Generalizing/compiling haskell code into a lambda


I am pretty much 90% sure that the title of this question is wrong however I have no idea what the right title would be (I will gladly edit the title if suggestions come along!).

When reading up on Haskell and the core principles of the language you always find that it is a language "based on lambda expressions". I remember reading somewhere that this means that at the end, the main function just gets "proprocessed" into one big lambda, everything gets inlined, basically your entire code becomes one single, huge, lambda expression.

My questions are:

  1. Is what I said above true?

  2. If the answer to question 1 is "yes", is there any... decompiler/partial compiler/preprocessor? I know about this that lets you see the assembly code behind languages like C/++ and Haskell but is there anything I could use to explore the generated lambda expression?

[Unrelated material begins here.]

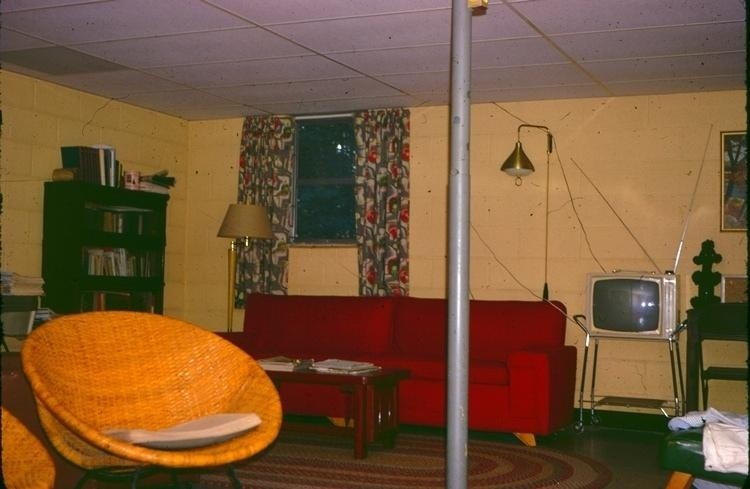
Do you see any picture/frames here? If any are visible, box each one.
[721,275,749,303]
[721,130,749,230]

This question is asked from a purely educational standpoint and not intended to seek a solution to a particular problem. I simply wish to learn more about a language I find extremely fascinating.


Solution

  • Let's make a distinction between the semantics of Haskell and the implementation of GHC. Mostly because we use different terms for language semantics than for assembly, but also because some other compiler might do things differently than GHC.

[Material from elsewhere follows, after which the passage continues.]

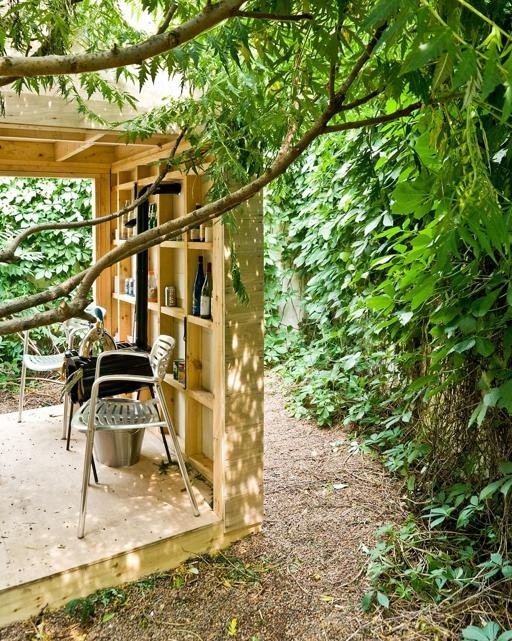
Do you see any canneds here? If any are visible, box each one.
[124,278,133,296]
[164,286,176,308]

    Every Haskell program defines main, which is an expression of type IO (). I don't like to call it a "lambda expression" because the type shows that it's not a function. The definition of main is some nested tree of function calls. Even the sequential lines in a do block are defined as calls to the functions (>>) and (>>=).

    GHC uses heuristics to decide what to inline, to get the best runtime performance. It will usually inline small expressions that aren't recursive. I believe the runtime system maintains a callstack of functions currently being evaluated, not unlike the runtime result of compiling function calls in C or other imperative languages.

    GHC provides many options for printing intermediate stages of compilation. I'm not sure which you will find interesting. Core is the lowest-level representation that feels like Haskell. Cmm (also called C--) is the highest-level representation that feels like assembly.